American Express is in better shape than investors think. Under CEO Ken Chenault, it boasts a premier brand, lots of liquidity and a less risky business model than competitors. Getting a grip on defaults.
Much of the concern over AmEx stems from a sudden surge in loan charge-offs, far more severe than that of its rivals. To wit, in February, AmEx's charge-offs were 9.31% vs. an industry average of 7.76% - this after the company outperformed for most of 2008.
But Barron's Jonathan Laing says the numbers may be misleading. Early on in the credit crunch, when management realized it had overextended itself - particularly by pushing credit cards to consumers with more than one mortgage - AmEx began reducing outstanding credit with a vengeance by cutting credit lines, raising rates, and even offering high-risk customers cash to close accounts. The move wasn't popular, but AmEx managed to reduce its receivables to $57.8B from $65.9B. Which is great. Except that it magnifies its default rate in comparison to its peers by reducing the denominator (think of charge-off rates as default divided by total debt). Indeed, while charge-offs spiked in February, delinquencies rose just 12 bps and early-stage delinquencies actually fell by 9 bps.

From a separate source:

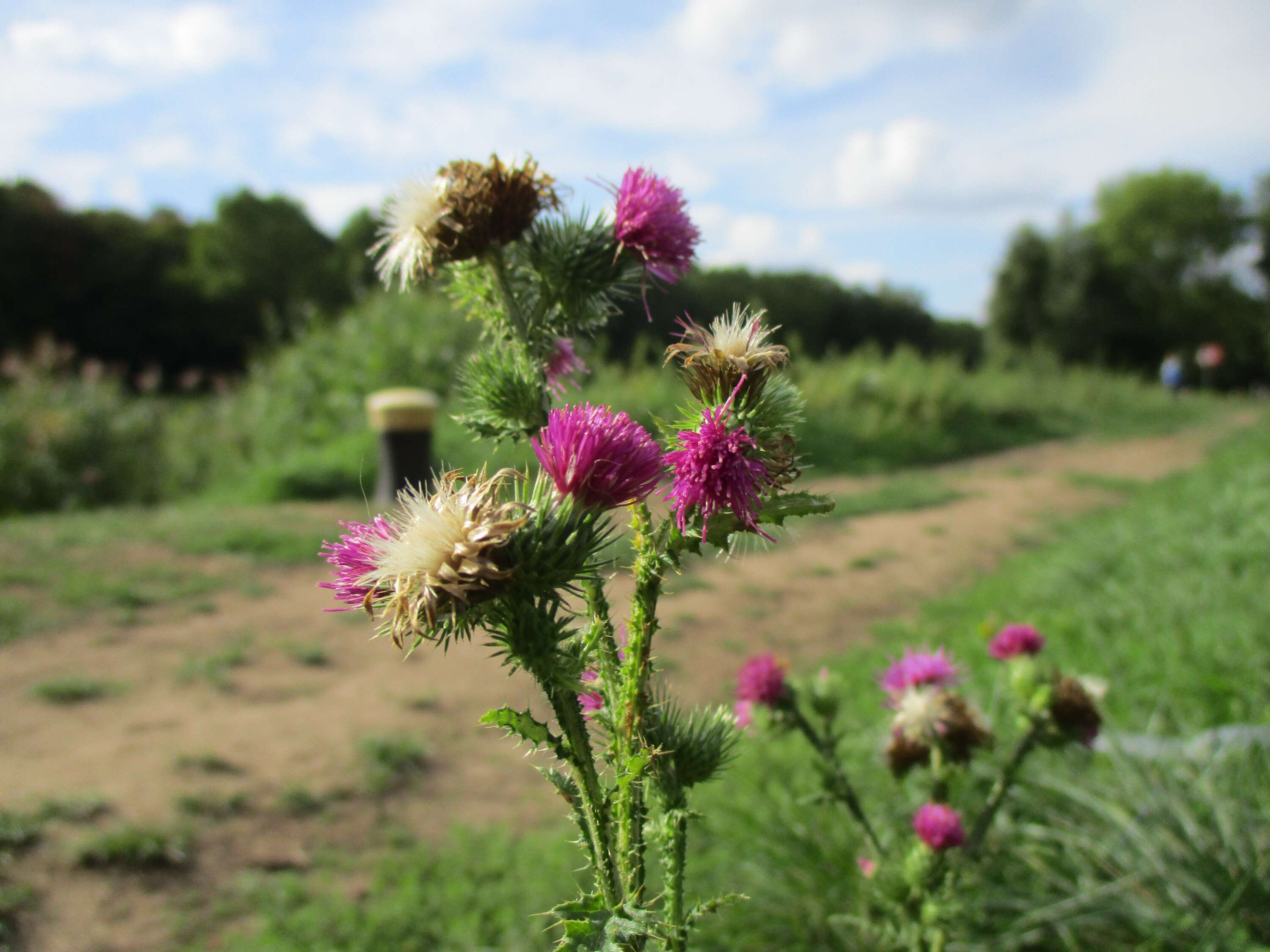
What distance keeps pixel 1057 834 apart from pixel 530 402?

Unlike its peers (Citigroup (C), Bank of America (BAC), JPMorgan (JPM)), AmEx's main source of revenue is from transaction fees, not interest charges - which means it has less credit risk. Its "closed-loop" network, through which AmEx handles all its own transactions from start to finish (while other banks rely on card issuers), means more money stays put.

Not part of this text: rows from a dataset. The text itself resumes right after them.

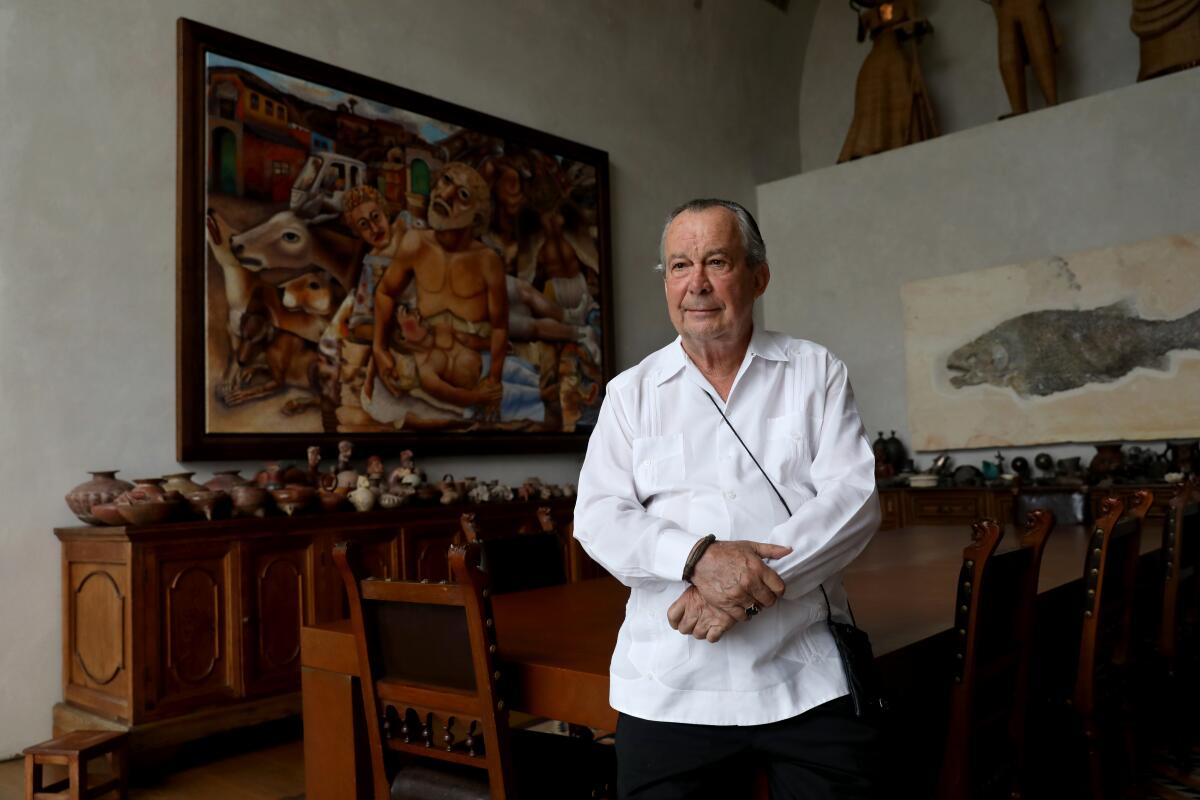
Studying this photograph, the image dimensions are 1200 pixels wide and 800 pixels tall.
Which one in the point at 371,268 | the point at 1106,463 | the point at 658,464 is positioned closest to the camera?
the point at 658,464

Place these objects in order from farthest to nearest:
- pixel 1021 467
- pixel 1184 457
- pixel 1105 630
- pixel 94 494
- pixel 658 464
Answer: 1. pixel 1021 467
2. pixel 1184 457
3. pixel 94 494
4. pixel 1105 630
5. pixel 658 464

Some worry about AmEx's liquidity, but a recent analysis shows the firm has about $25B in cash and cash-equivalents (thanks in no small part to the generosity of Uncle Sam) - more than enough to cover its liquidity needs of $20B over the next year. Recently on its website, AmEx noted its ratio of tangible common equity to risk-weighted assets was 8.5% - higher than most bank holding companies and comfortably above the "well-capitalized" thresholds.

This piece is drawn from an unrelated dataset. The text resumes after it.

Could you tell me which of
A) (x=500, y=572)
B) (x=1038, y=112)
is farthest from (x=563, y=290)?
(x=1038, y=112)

While conceding that the waters ahead may still be rough, one analyst warns that, "we never know until after the fact when the inflection point comes, as low valuation finally trumps near-term fundamentals," and adds, "Most people are going to miss the party if they wait for the turn in credit losses."
Tom Lindmark wonders what the impact of "the new American consumer" will be on credit card spending.
Victor Cook has spent some time trying to mathematically predict the likelihood of banks having hidden "hard-to-value" assets in their portfolio. AmEx raises a red flag in his scan.